Decide whether each statement below agrees with the neurite outgrowth passage, answering yes or no and quoting the deciding words of the passage. 1. Nerve growth factor at 50 ng/mL served as the positive control. 2. Cells were fixed with paraformaldehyde one day after collection. 3. A cell was defined as differentiated only if every one of its neurites was longer than the diameter of the cell body.

### [SUPPLIED PASSAGE]
◆ ◆ ◆ ◆ ◆
The assessment of neurite outgrowth in PC12 cells was performed according to previous report [8]. In brief, Cultured PC12 cells were treated with drugs for 48 hours and changed with medium containing XEASD every 24 hours. Nerve growth factor (NGF; Alomone Labs; Jerusalem, Israel) at concentration of 50 ng/mL was employed as a positive control. Cells were fixed with ice-cold 4% paraformaldehyde immediately after collection. A light microscope (Zeiss Group, Jena, Germany) equipped with a phase-contrast condenser, 10x objective lens, a digital camera, and SPOT imaging software was employed to capture and analyze the neurite presence and neurite length, and approximately 100 cells were counted from more than 10 randomly chosen visual fields per each culture. The cells were defined as differentiated if one or more neurites were longer than the diameter of cell body and also classified according to their neurite length in <15 μm, 15–30 μm, and >30 μm.

2.5. Sodium Dodecyl Sulfate Polyacrylamide Gel Electrophoresis (SDS-PAGE)
◆ ◆ ◆ ◆ ◆
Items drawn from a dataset
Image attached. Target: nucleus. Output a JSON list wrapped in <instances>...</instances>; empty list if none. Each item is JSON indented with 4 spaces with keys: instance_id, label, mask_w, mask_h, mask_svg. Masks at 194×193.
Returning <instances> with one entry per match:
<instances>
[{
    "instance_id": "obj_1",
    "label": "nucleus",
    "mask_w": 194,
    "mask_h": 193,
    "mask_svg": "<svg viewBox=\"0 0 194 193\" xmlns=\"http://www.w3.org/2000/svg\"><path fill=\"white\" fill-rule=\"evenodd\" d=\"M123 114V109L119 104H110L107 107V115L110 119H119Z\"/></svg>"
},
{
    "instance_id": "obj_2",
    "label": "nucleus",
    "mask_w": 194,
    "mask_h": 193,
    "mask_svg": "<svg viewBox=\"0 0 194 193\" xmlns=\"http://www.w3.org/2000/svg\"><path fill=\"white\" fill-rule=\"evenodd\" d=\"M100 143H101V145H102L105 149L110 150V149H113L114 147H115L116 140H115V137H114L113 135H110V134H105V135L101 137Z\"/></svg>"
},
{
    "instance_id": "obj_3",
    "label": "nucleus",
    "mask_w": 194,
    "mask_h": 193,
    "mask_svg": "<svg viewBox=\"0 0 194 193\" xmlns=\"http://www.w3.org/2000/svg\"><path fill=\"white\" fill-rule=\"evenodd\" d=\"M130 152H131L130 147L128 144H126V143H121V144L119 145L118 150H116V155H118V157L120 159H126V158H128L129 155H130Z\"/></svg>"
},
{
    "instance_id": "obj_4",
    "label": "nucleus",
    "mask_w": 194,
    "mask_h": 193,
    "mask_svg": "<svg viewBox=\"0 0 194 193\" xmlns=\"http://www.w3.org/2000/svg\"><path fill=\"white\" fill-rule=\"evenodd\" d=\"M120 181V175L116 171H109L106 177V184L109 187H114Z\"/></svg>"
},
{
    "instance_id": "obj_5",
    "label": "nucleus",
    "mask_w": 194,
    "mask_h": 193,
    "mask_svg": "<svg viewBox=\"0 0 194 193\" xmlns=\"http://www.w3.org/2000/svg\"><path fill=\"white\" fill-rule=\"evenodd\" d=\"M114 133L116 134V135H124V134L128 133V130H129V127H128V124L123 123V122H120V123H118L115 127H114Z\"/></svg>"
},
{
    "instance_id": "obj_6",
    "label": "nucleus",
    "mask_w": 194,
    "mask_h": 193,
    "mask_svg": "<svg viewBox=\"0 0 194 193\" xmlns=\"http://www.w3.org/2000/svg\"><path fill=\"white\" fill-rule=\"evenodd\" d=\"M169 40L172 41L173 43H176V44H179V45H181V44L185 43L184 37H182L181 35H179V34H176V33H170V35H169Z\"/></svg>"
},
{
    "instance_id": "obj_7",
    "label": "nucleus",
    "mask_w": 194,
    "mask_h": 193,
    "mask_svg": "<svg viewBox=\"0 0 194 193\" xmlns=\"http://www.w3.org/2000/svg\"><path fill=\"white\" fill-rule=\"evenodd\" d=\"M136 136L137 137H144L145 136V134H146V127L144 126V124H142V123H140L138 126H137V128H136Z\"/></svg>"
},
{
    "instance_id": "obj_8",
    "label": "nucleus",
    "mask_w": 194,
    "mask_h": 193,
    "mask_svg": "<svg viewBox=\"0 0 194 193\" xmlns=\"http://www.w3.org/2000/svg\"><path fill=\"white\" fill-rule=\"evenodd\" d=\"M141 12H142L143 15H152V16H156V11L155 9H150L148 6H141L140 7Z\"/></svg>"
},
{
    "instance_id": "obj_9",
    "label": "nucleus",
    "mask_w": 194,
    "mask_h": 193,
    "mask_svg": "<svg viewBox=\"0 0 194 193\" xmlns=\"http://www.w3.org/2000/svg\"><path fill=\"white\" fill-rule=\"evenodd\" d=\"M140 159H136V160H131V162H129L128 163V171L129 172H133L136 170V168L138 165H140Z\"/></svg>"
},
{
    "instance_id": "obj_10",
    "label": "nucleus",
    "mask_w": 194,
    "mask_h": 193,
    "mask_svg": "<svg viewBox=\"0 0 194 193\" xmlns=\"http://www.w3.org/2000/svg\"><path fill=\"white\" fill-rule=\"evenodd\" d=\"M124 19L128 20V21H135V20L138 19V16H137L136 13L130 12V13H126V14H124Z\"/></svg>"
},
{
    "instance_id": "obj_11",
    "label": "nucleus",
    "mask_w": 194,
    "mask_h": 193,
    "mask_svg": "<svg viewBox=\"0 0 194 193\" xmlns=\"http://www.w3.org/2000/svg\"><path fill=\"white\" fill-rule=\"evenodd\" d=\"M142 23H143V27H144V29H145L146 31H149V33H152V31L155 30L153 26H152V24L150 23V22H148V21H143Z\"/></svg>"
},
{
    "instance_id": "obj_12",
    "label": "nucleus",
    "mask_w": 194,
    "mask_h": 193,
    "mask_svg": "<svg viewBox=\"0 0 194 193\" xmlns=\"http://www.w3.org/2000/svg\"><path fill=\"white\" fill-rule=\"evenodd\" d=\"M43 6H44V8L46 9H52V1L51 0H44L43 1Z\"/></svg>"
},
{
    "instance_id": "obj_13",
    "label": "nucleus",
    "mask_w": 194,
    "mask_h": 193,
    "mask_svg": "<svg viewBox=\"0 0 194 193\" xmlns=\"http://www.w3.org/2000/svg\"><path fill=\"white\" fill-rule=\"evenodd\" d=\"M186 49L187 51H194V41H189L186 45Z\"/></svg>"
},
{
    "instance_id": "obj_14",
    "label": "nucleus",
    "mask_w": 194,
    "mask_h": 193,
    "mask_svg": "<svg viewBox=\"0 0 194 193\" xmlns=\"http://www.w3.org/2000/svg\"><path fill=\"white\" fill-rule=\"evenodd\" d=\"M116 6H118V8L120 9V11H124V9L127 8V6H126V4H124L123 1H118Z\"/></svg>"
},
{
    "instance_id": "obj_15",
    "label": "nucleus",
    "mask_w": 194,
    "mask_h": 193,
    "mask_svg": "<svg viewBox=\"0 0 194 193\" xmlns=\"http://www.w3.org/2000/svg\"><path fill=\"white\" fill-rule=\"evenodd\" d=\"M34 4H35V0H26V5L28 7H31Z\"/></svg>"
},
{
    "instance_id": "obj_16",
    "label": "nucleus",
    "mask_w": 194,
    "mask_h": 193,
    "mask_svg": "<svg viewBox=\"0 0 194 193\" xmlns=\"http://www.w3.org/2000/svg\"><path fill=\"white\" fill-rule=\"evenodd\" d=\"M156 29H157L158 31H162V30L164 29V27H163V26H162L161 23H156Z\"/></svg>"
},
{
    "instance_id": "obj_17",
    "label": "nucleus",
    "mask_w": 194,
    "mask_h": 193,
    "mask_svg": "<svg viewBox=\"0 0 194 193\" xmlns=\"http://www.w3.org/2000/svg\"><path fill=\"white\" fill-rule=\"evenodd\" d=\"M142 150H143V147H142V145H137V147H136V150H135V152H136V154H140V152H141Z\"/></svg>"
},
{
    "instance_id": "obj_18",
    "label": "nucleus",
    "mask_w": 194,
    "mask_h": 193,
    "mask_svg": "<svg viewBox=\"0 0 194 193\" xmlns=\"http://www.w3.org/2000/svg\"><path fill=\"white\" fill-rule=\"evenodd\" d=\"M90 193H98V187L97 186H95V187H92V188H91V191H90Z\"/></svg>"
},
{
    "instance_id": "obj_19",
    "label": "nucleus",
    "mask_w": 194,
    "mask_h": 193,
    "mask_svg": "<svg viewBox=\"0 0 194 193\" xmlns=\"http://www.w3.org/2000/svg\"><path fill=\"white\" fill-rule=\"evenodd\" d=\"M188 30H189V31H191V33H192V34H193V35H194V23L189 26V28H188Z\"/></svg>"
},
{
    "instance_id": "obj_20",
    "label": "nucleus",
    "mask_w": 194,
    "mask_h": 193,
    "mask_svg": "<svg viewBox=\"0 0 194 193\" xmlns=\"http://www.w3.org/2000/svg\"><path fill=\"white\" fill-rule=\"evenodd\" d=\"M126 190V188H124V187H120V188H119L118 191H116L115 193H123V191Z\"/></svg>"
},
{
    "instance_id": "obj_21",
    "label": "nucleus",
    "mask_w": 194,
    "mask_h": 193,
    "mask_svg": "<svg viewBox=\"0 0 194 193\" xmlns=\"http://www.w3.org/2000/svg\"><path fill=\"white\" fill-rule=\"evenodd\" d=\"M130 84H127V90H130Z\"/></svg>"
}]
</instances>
◆ ◆ ◆ ◆ ◆
### [SOLUTION BELOW]
1. Yes: "Nerve growth factor (NGF; Alomone Labs; Jerusalem, Israel) at concentration of 50 ng/mL was employed as a positive control."
2. No: "Cells were fixed with ice-cold 4% paraformaldehyde immediately after collection."
3. No: "The cells were defined as differentiated if one or more neurites were longer than the diameter of cell body"